This play is an extension of the play, "A Raisin on the Sun", which coincidentally is playing in Hollywood at the Geffen Theatre. That classic play is about the Younger family in 1959 who saves and struggles to move out of the Chicago Projects. They are able to do so because of the Life insurance check the mother Lena receives when her hard working husband passes away. They put a down payment on a house in Clybourne Park, an all white neighborhood.
Karl, a member of the Clybourne Park neighborhood "welcoming committee" tries to buy them out to avoid having a colored family move in, affecting the quality and value of their neighborhood. In the "A Raisin in the Sun", the family declines even though they are tempted. As the hopeful end of the play, the moves to their new life in their new home.
Now enters Clybourne Park. It is a play that is in two parts. The first part takes place in 1959 and the 2nd part in 2009. Both parts take place in the home of Bev and Russ, the couple who had sold their home to the Younger family. Bev and Russ are in the midst of moving boxes being helped by their Black house maid, Francine. Karl and his deaf pregnant wife visits them, supposedly right after visiting the Younger family. Karl tries to convince Bev and Russ to use a loop hole not to sell the house to the Younger family.
The next act takes place in the same home, but in 2009. This time the actors who play Karl and his deaf wife, now play the new owners of the house. They are sitting with the actors who had played the Black house maid, Francine and her husband in the 1959 scene. The roles are switched and they are now part of the neighborhood association.
Both couples are accompanied by lawyers. The issue is that Karl and his wife want to remodel the home and it will be a few feet higher than any other house in the neighborhood. Francine doesn't want to lose the sense of history the neighborhood has to offer that she and her family experienced since her Aunt Lena moved in back in 1959.

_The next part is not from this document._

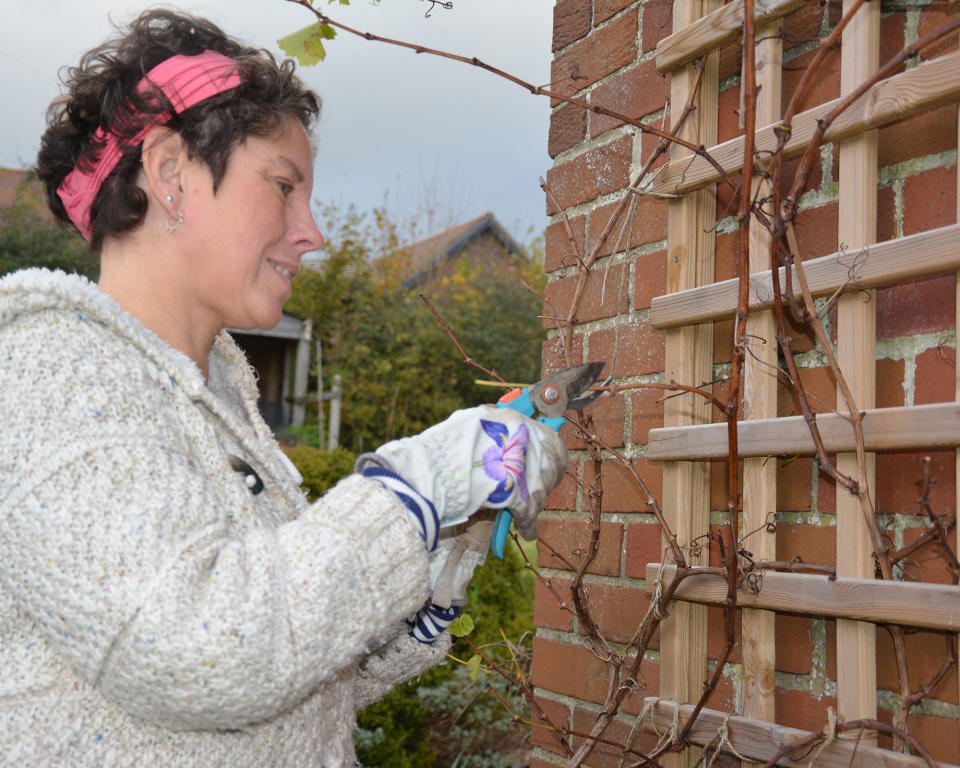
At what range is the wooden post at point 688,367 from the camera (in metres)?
1.61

The 2009 Karl uses the same argument that he used with the Lena Younger and her son Walter. In 1959, Karl had tried to convince them that they would not be happy in a neighborhood of people who were not the same. They don't like the same things, different culture and for example, they wouldn't be able to eat the things they liked because they wouldn't be able to buy them at the local Gelman's grocer. Francine's husband, who dropped by to pick her up said deadpan, he would not be happy if Gelman's didn't sell chitlins or pigs feet. It was funny that in the 2009 scene, they said Gelman's was now the location for Whole Foods.
Back to 1959. Bev and Russ want to move and escape the reminder of the tragedy that begins to unfold. Their son had returned from the Korean War and was accused of committing war atrocities. As a result of the shame, he commits suicide. The neighborhood shy away from Bev and Russ. So the last thing they want to do is stay in that house to help neighbors who didn't really help them before.
Back to 2009. Karl and his wife think that they are not welcomed because of racism, but Francine says the issue is the lack of the sense of style of the home they will be building.
This is a play that portrays the racism of the early years by otherwise very nice White people and how the Blacks at the time had to deal with it. It was also funny as it dares cross the line of political correctness. It is tragic, funny, thought provoking and unique in the way the actors portrays different roles in the two eras within the play.
We would not only see it again, we would see it again later that day. It got a standing ovation from us.